Athens – Acropolis & Hill of Aeropagus (Mars Hill)
After disembarking the ship in a somewhat orderly fashion, we were met by Aliki (our guide) and Costos (our driver) with big smiles and open arms! Leaving the port, we began our city tour of Athens.
After battling the morning Athenian traffic, we arrived at the base of the Acropolis. For sure, this is the highlight site of Athens! The Parthenon and the Erechtheum all reflect the magnificent Golden Age of Athens (480-400 BC)! There were temples on top of the Acropolis prior to this age, but the Persians raised the city and burned the temples in 480 BC.
Walking to the top we passed by the small odium (theater), the Nike shrine, and the Propylea (pillared gateway to the top). The pillars are massive. On top, the Erechtheum was the most important shrine on top. Athena, Posedein, and Erechtos were honored here.

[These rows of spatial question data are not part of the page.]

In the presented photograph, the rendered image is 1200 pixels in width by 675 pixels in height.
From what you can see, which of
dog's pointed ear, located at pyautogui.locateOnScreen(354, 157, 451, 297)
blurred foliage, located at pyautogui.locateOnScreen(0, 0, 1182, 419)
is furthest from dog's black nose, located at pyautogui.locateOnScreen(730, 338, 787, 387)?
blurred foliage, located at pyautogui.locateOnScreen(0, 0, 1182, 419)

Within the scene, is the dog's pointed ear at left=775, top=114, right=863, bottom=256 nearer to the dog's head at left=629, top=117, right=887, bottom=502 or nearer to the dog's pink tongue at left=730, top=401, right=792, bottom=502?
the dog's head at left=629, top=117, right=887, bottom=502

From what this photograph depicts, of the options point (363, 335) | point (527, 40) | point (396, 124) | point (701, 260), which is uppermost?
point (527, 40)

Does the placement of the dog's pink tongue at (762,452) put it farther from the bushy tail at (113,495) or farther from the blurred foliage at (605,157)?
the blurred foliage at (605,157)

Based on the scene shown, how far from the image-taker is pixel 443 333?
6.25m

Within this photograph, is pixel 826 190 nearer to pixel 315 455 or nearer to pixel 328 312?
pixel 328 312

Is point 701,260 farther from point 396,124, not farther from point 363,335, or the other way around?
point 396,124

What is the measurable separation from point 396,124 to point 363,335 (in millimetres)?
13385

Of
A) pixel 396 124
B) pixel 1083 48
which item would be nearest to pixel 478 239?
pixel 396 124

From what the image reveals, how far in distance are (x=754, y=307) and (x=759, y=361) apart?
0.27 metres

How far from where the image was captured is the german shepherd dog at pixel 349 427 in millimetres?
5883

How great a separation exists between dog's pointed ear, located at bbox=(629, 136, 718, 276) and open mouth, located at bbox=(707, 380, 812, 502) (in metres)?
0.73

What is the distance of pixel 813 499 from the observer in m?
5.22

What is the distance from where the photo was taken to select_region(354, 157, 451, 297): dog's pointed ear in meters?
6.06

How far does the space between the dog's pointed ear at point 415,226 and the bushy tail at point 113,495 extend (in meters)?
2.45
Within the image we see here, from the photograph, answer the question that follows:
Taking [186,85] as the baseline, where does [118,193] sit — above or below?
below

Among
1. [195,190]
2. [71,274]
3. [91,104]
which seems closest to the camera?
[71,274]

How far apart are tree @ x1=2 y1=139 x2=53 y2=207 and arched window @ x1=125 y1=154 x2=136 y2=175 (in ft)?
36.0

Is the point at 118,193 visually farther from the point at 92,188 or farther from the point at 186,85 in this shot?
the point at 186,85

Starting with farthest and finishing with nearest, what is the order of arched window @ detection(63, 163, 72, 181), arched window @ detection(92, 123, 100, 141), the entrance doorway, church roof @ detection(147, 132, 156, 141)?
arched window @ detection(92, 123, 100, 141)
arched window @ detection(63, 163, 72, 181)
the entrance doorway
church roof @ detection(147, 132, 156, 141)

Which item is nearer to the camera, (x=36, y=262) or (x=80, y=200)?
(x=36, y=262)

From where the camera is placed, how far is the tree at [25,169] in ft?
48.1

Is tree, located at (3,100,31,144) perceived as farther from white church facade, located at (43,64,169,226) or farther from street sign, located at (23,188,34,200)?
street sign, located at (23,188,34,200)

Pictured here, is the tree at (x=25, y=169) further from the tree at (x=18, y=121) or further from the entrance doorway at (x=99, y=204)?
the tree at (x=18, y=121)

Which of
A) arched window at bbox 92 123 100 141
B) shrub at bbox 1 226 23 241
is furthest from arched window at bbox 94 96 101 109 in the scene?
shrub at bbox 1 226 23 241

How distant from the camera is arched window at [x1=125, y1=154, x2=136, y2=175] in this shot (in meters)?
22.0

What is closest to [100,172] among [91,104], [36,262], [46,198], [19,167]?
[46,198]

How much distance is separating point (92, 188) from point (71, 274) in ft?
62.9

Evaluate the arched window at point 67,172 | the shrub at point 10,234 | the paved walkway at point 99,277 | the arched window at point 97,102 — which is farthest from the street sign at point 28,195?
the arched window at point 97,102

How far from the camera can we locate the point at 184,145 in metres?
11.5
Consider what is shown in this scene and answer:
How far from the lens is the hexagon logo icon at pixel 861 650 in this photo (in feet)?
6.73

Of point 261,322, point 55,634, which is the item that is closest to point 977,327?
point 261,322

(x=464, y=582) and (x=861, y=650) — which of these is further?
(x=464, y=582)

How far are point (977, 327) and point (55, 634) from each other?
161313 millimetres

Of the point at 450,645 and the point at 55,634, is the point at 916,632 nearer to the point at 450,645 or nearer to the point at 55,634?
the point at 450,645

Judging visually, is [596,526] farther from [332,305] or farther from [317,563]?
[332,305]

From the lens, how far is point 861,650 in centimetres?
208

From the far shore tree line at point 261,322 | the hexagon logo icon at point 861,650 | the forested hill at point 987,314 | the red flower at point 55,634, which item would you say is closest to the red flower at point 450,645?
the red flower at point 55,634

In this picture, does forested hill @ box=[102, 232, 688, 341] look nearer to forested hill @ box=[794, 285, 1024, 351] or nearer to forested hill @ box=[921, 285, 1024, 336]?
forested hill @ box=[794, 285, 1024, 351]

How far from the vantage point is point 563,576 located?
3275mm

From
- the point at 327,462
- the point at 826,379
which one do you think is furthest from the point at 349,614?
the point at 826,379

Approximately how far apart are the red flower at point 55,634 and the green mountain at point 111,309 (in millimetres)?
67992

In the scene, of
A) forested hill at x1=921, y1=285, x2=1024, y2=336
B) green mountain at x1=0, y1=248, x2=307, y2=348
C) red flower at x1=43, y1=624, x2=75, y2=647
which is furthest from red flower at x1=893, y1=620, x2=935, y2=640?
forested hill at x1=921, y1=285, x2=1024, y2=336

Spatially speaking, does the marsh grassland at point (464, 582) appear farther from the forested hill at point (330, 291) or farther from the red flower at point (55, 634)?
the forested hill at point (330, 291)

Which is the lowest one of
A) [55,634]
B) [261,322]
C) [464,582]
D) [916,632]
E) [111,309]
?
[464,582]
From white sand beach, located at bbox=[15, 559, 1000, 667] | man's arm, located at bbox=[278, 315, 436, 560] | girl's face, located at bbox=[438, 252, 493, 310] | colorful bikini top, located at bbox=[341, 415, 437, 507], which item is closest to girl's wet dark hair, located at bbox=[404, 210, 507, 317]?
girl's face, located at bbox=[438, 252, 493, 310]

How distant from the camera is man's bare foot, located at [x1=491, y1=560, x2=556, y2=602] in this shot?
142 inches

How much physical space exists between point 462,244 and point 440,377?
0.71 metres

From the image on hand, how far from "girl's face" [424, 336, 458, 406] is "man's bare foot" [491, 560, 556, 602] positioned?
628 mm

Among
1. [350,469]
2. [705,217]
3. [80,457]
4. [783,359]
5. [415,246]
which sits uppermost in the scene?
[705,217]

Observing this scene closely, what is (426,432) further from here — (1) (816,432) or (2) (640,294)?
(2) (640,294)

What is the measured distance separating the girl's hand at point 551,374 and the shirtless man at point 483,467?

The Parthenon was built over the course of 10 years (447-438 BC). Another 5-6 years were needed for finishing the final facade/decoration, making this building project complete in 432 BC. The architect was Phidias and it was built with the best of 4,000 people. The number of pillars of the Parthenon were 17 on the long side, and 8 on the short, following the Golden ratio. Optical illusions were also used. With the columns leaning inward slightly, and the middle 4th and 5th row of the column being positioned a little wider than the base ones, the temple was built to look at perfect as possible. A 40 foot high statue of Athena (Mernerva in Latin) stood inside the temple. It was made of one ton of gold!
From here we descended the Acropolis and climbed the Hill of Aeropagus (Mars Hill). An airshow of some kind gave us a good glimpse of Greece’s version of the “blue angels.” We read from Acts 17 and Romans 1 here as we considered Paul’s strategy in sharing the Good News here in this very “religiously-pagan” city. Upon hearing Paul’s message, a number become believers!
Afternoon in Athens
Meeting the bus below once again, we passed by the Temple of Zeus (2nd century AD), the Olympic stadium (re-built in 1896 for the first modern-day Olympics) and the Parliament building on our yea back to the hotel. The afternoon was free for us to eat lunch and explore on our own, visit the National Archaeological Museum (to see the golden masks of Mycenae, an altar found in the agora of Athens similar to what Paul referred to in Acts 17, among many other things), or nap. We gathered at 7 for our farewell dinner in the hotel. Tonight was our last night in Greece as we fly home tomorrow morning!